List every line of the records below that contains the word "upright", copying each line in full. Case counts.

**Dataset entries**
------------------------------------------------
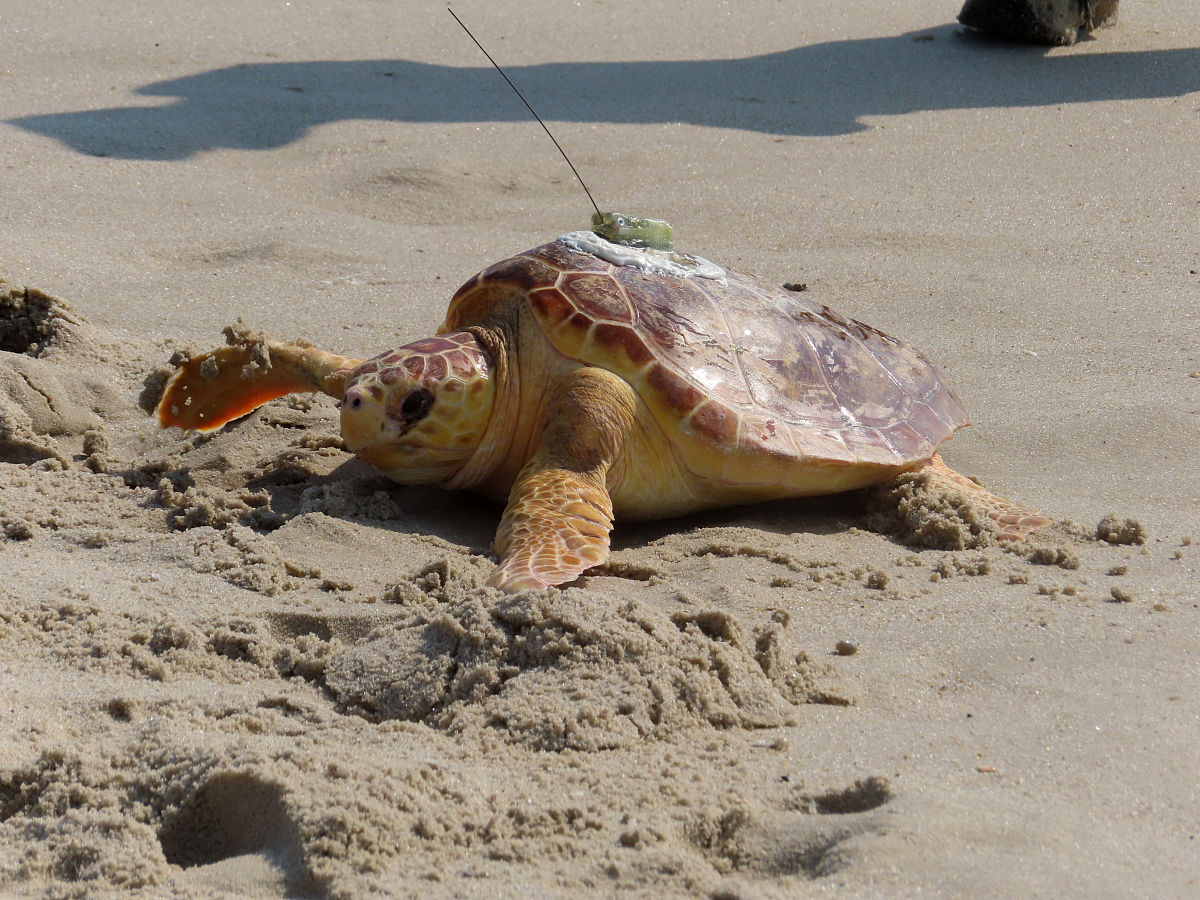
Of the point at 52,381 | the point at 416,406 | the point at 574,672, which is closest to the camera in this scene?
the point at 574,672

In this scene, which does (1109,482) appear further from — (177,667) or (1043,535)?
(177,667)

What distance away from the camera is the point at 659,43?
8438mm

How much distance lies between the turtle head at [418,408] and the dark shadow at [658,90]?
3624 mm

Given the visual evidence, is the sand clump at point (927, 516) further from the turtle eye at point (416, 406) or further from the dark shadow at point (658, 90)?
the dark shadow at point (658, 90)

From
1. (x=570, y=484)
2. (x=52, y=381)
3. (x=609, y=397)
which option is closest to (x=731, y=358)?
(x=609, y=397)

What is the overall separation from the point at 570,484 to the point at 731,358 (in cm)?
64

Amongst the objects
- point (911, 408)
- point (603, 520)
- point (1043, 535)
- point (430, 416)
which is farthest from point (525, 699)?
point (911, 408)

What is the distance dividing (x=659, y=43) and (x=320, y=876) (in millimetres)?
7779

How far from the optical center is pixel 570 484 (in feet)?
9.91

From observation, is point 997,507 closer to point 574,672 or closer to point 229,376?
point 574,672

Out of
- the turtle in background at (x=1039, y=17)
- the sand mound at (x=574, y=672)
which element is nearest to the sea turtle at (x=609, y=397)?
the sand mound at (x=574, y=672)

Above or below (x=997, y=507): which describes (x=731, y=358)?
above

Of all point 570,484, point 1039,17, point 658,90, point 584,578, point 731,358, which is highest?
point 1039,17

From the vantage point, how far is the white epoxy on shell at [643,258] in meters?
3.45
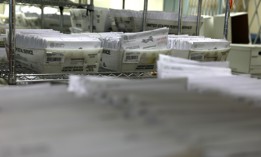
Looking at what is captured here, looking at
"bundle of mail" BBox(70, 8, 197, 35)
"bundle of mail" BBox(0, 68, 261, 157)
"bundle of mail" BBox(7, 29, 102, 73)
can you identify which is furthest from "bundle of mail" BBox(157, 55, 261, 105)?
"bundle of mail" BBox(70, 8, 197, 35)

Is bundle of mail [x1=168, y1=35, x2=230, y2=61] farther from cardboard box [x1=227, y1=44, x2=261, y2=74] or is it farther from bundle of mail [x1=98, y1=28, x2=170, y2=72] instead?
cardboard box [x1=227, y1=44, x2=261, y2=74]

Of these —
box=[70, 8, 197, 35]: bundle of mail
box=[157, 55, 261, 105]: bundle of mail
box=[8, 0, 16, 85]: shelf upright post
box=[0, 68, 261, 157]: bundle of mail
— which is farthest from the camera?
box=[70, 8, 197, 35]: bundle of mail

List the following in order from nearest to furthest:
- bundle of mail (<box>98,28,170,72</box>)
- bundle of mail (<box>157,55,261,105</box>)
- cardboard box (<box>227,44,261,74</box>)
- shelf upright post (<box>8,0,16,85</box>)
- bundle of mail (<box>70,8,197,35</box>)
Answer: bundle of mail (<box>157,55,261,105</box>) < shelf upright post (<box>8,0,16,85</box>) < bundle of mail (<box>98,28,170,72</box>) < bundle of mail (<box>70,8,197,35</box>) < cardboard box (<box>227,44,261,74</box>)

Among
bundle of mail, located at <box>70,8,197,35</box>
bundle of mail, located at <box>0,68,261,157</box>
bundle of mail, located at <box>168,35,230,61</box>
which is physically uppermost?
bundle of mail, located at <box>70,8,197,35</box>

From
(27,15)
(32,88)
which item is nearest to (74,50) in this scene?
(32,88)

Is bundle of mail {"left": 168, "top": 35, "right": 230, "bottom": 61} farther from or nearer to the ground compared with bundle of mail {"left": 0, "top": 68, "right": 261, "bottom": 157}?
farther from the ground

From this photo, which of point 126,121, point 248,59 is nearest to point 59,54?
point 126,121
------------------------------------------------
**Answer to the problem**
box=[8, 0, 16, 85]: shelf upright post
- shelf upright post (<box>8,0,16,85</box>)
Answer: bundle of mail (<box>157,55,261,105</box>) < shelf upright post (<box>8,0,16,85</box>) < bundle of mail (<box>98,28,170,72</box>) < bundle of mail (<box>70,8,197,35</box>) < cardboard box (<box>227,44,261,74</box>)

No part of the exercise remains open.